The morning sunlight caught the silver at his temples and made him seem even more stately, if such a thing were possible.

Finally, he said, “I should have realized how burdensome things had become for you. Give me some time. I’ll contact Hathaway and settle things.

We’ll find a suitable young lady from the countryside for you. Someone gently reared and intelligent—”

“No.”

Alfred turned. “What do you mean, no? There is a clear need to have your future settled. If it’s not the money, then there’s no need for you to marry this Dove….” His sharp gaze probed the depths of David’s denial, grasping far more than he was meant to understand. “I see.”

David shifted his eyes to the Rembrandt painting, the Aubusson rug, the imaginary lint on his sleeve. Anything to keep his brother from seeing things David wasn’t yet willing to discuss or even contemplate.

After a charged moment of silence, he said, “I will have Jenny.”

She’d spent the Season rebuking his subtle advances and suggestions that she be his mistress. This was the only way he could have her.
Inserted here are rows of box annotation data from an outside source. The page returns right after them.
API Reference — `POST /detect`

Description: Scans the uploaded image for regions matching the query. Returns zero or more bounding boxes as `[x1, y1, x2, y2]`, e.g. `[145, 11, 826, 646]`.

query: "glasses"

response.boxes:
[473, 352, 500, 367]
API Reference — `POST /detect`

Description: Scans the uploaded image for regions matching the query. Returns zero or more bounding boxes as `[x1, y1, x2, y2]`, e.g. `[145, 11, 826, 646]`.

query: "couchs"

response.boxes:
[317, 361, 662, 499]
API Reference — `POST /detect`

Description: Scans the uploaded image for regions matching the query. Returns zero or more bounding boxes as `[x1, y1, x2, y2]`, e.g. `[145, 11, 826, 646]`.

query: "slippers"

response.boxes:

A temporary marriage was worth the price.

His brother was quiet for so long that David had no choice but to make eye contact.

Alfred had inherited the dukedom at the tender age of eighteen.

David had been too young to remember their father, so his brother had always been the duke, as far as he was concerned.

He’d carried the title with all the aplomb of a seasoned statesman for as long as David could remember.

For better or worse, he’d also filled the role of father.

And in that role, he had the power to break this betrothal if he wished.